→ SOURCE PASSAGE:
== Segment start ==
Take a look at beaverdam WMA also.


----------



## chrislibby88 (Apr 15, 2019)

Davexx1 said:


> I have a 512 22 mag. It shoots fast and pretty good, but not as tight groups as a good bolt gun. My 512 is one of the first with dual recoil rods and it has a real rough trigger. They fixed that problem in the newer guns. I have never had a jam, fail to fire or eject. A good trigger job would probably help my gun a lot.


I wouldn’t worry about super tighht groups really. I hunted small game last year with a .22 mag and all of my shots were inside of 50 yards, actually most were inside of 30. I usually try to stalk in pretty close and get a clean headshot. 22 mag is more than adequate for close headshots. Just go for between the eye and ear, or between the eyes.


----------



## Jonboater (Apr 16, 2019)

22 mag behind the shoulder will put one down with ease also.


----------



## FrChs28 (Apr 28, 2019)

On another note, I keep hearing about how invasive these hogs are, and the inability to control them. I hunted public land in N. Carolina, and last February in Georgia. Nothing for nothing, but the sign I saw was scarce. Is the problem mainly on private land ? If both public and private, am I just hunting in the wrong places ?


----------



## Jester896 (Apr 28, 2019)

must be the wrong place....between traps and night hunting a buddy of mine has killed 125 the first 3 months this year on his place...he is on the edge of Chickasawhatchee...strong breeding ground there


----------



## oldguy (Apr 29, 2019)

Jester896 said:


> must be the wrong place....between traps and night hunting a buddy of mine has killed 125 the first 3 months this year on his place...he is on the edge of Chickasawhatchee...strong breeding ground there


More like a sanctuary - as are all the WMAs with their restrictions on weapons, seasons, baiting etc. The DNR should declare war on the hogs and let you kill them anytime, anyway...
Just like your friend, private landowners work like crazy to reduce the populations, meanwhile the hogs in the WMA sanctuaries continue to reproduce and spill over onto private land. Not to mention the tremendous damage they do to native wildlife and habitat on the WMAs. Hogs are a way yonder bigger nusiance than coyotes and should be exterminated. Let folks trap 'em, run 'em with dogs, bait 'em, shoot ' em day and night, riding in their trucks, year-round, just kill hogs period.


----------



## transfixer (Apr 29, 2019)

FrChs28 said:


> On another note, I keep hearing about how invasive these hogs are, and the inability to control them. I hunted public land in N. Carolina, and last February in Georgia. Nothing for nothing, but the sign I saw was scarce. Is the problem mainly on private land ? If both public and private, am I just hunting in the wrong places ?



    I've found hogs are hard to pattern,  except they seem to stay within a few hundred yards of a constant water source/wet area,  on our lease they are on the bottom end and backside of our property, we have a creek on the bottom end, and the backside is low lying,  ground stays wet most of the time,    they are never seen on the opposite side of our lease,  which is higher ground.


----------



## FrChs28 (Apr 29, 2019)

oldguy said:


> More like a sanctuary - as are all the WMAs with their restrictions on weapons, seasons, baiting etc. The DNR should declare war on the hogs and let you kill them anytime, anyway...
== Segment end ==
→ ASSIGNMENT: Retype the part of the forum thread between "I wouldn’t worry" and "(Apr 16, 2019)", inclusive. The data has no connection to the forum thread.

→ EXTRACTED DATA:
== Segment start ==
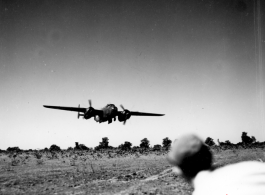 An American B-25 bomber flies at minimum altitude, probably during training/practice of 'low-level attack techniques', for 'skip bombing'. During WWII.  B-25 pilots of the Tenth Air Force (341st Bomb Group) and Chinese-American Composite Wing (1st Bomb Group) were trained in 'skip bombing' in India during 1943 and 1944.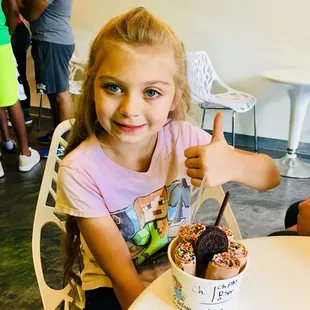 Choc ice cream with rainbow sprinkles, chocolate pocky, and Oreo.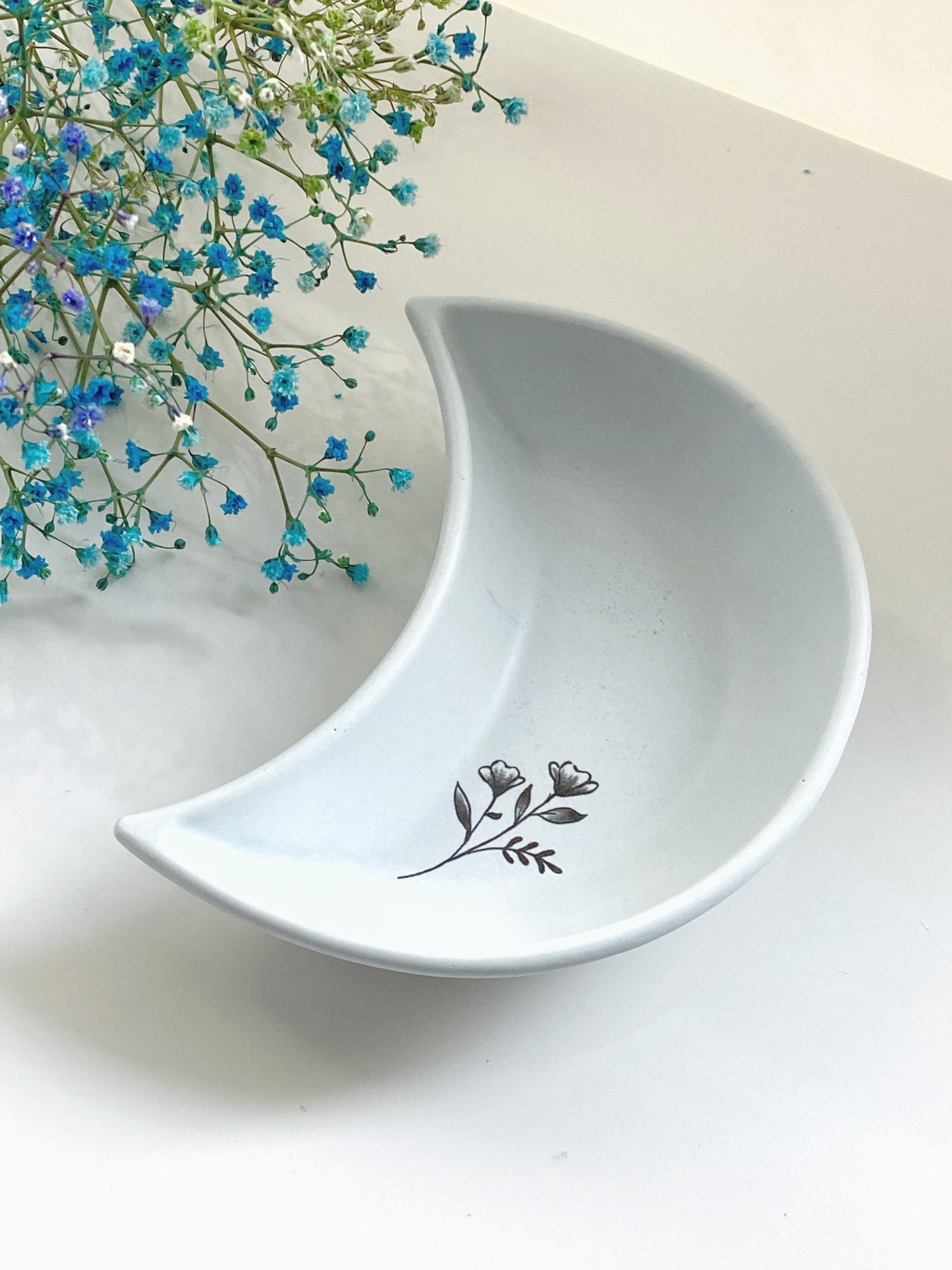 Lys blå måneskål med blomst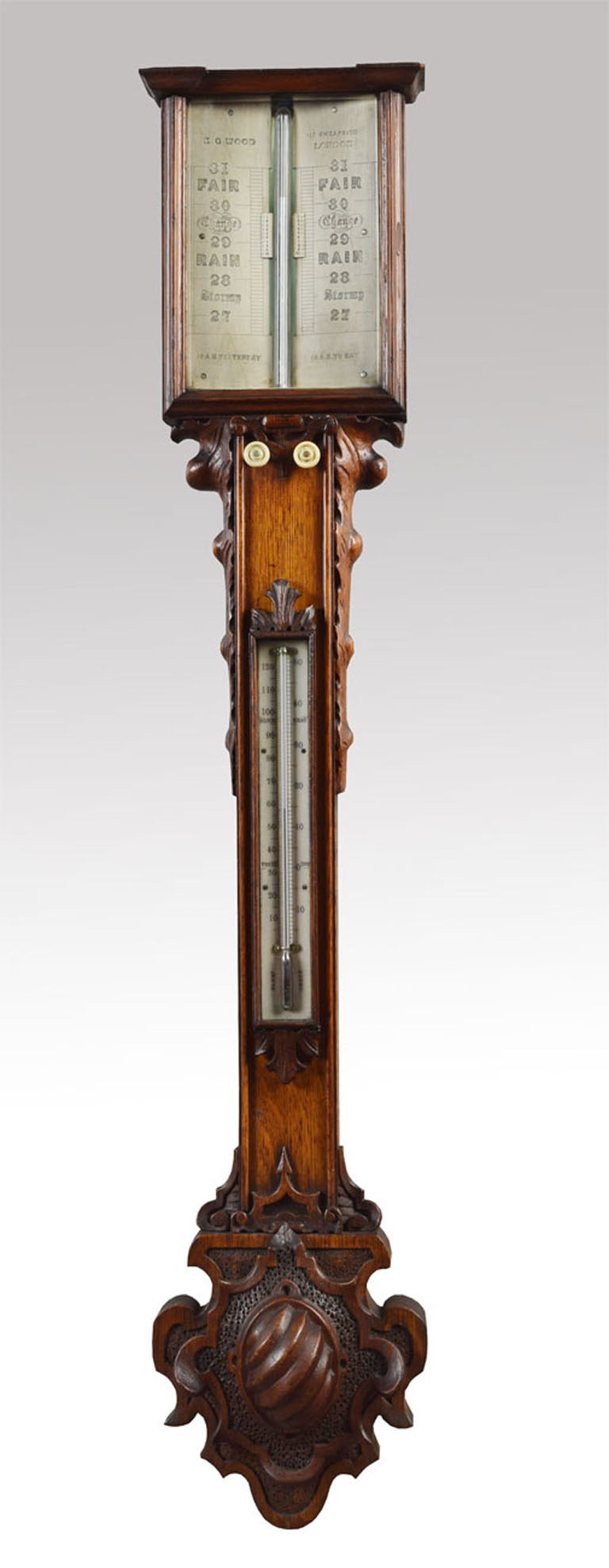 Victorian oak cased stick barometer and thermometer ‘E.G. Wood, 117 Cheapside, London’  with engraved ivory scales contained in case carved with flowers and leafage and with moulded pediment, scrolled side brackets and shaped cistern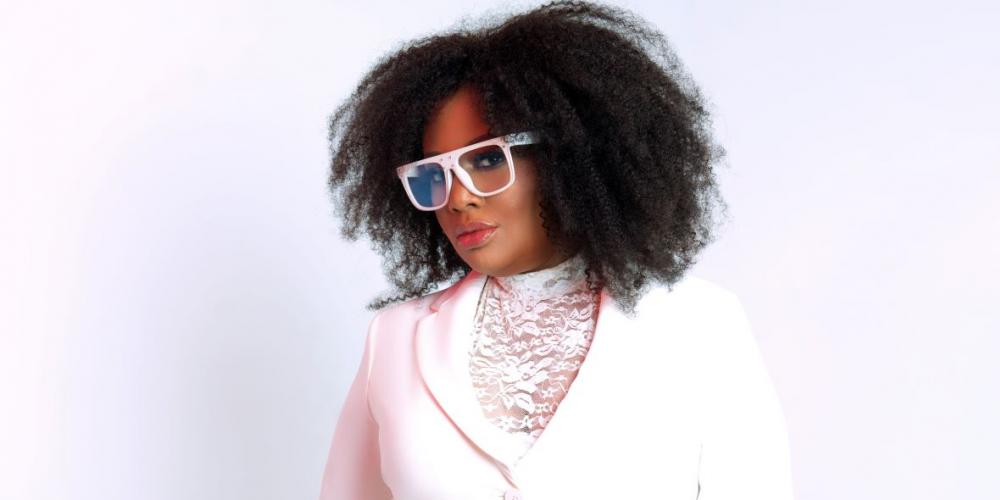 Lalah Hathaway wearing a white suit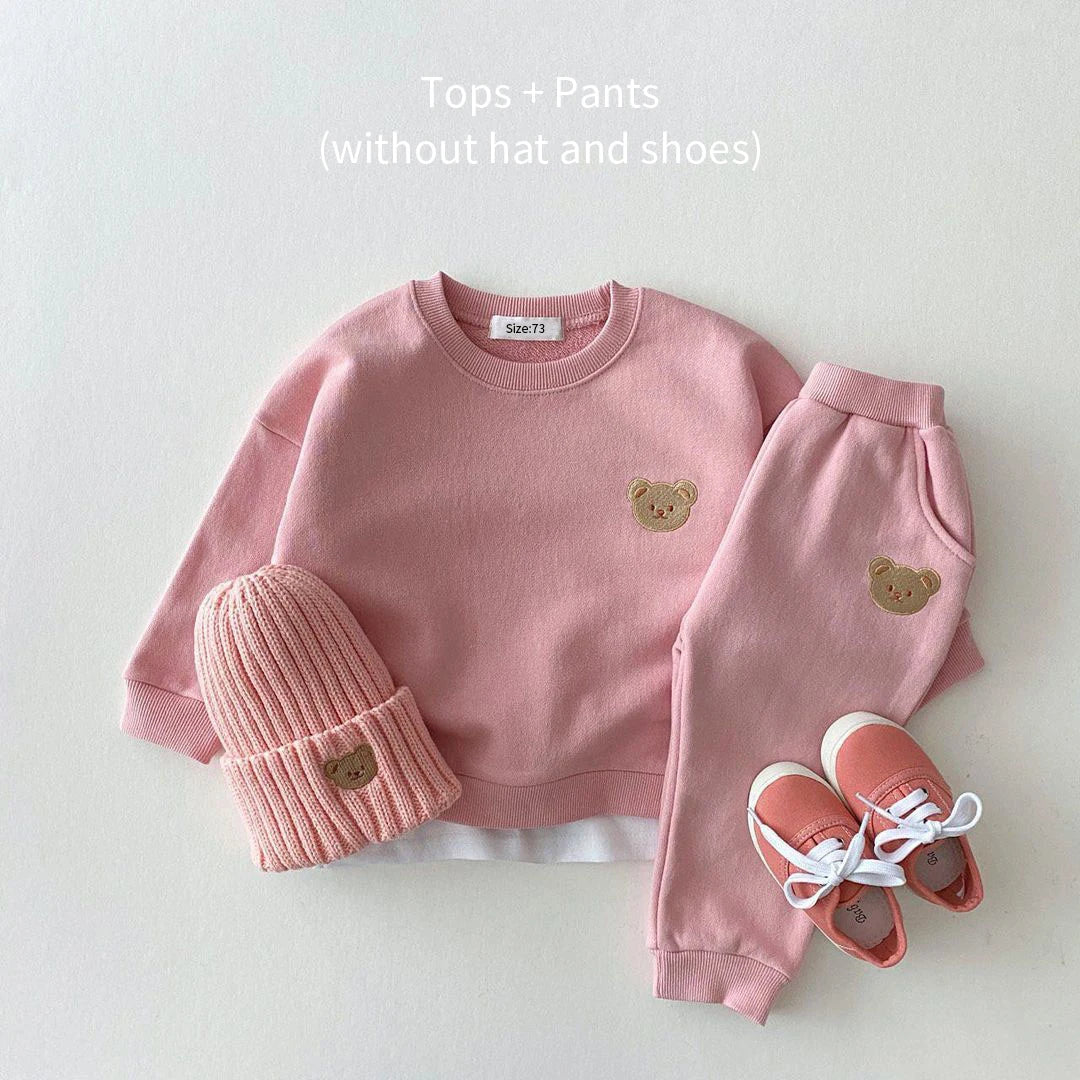 Pink children's outfit with bear embroidery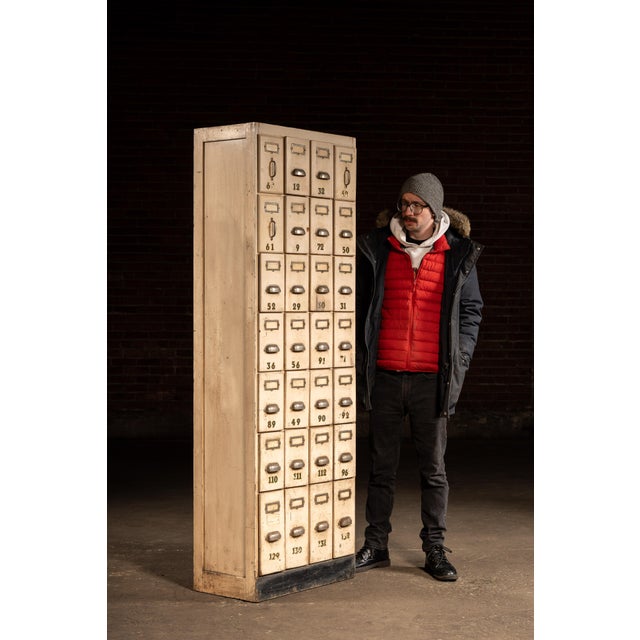 Tall, narrow ledger cabinet constructed in painted hardwood with a bank of twenty-eight small drawers arranged in a tight...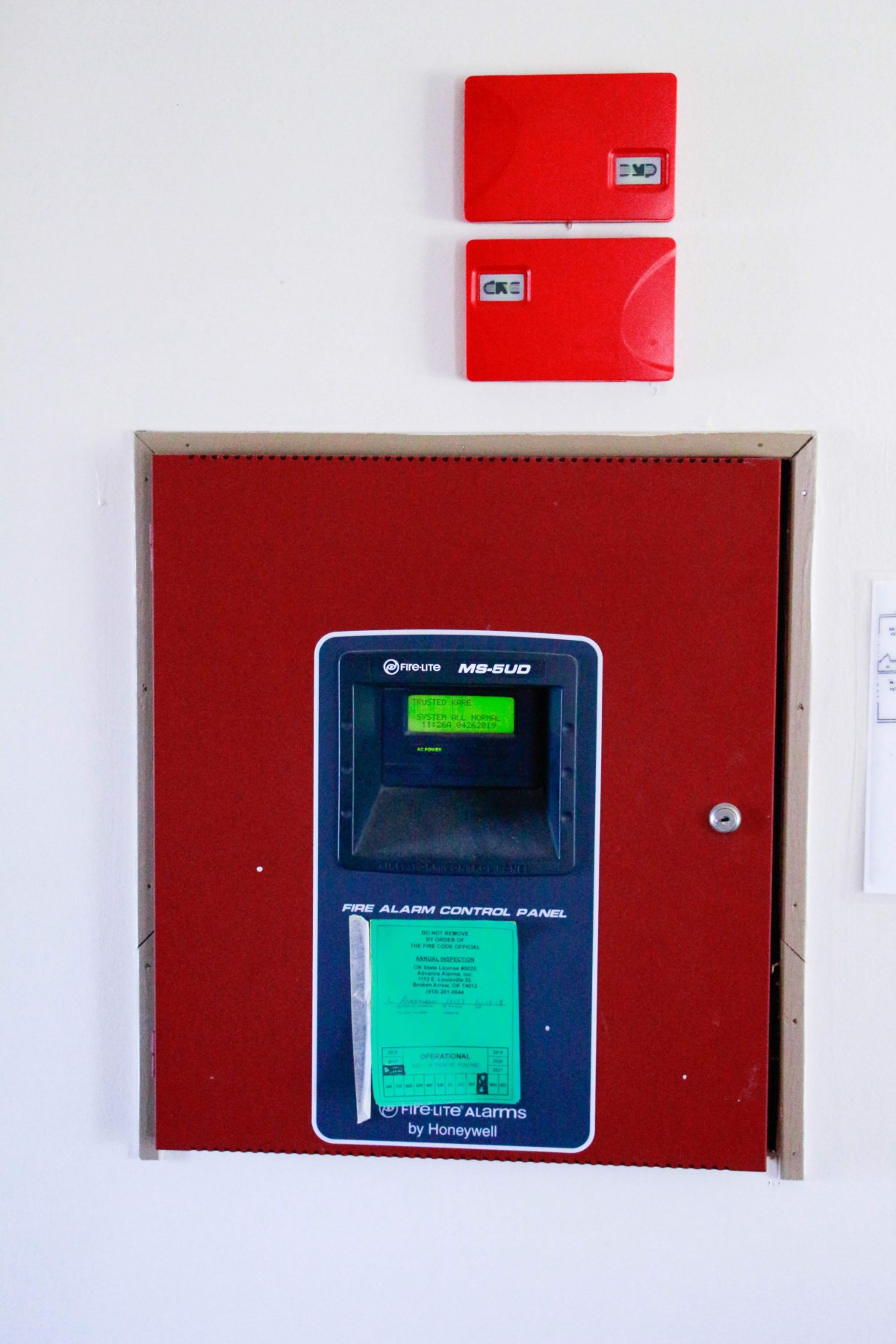 A parking ticket machine installed indoors with a red box above it.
== Segment end ==
→ SOLUTION FOR THIS TASK:
I wouldn’t worry about super tighht groups really. I hunted small game last year with a .22 mag and all of my shots were inside of 50 yards, actually most were inside of 30. I usually try to stalk in pretty close and get a clean headshot. 22 mag is more than adequate for close headshots. Just go for between the eye and ear, or between the eyes.


----------



## Jonboater (Apr 16, 2019)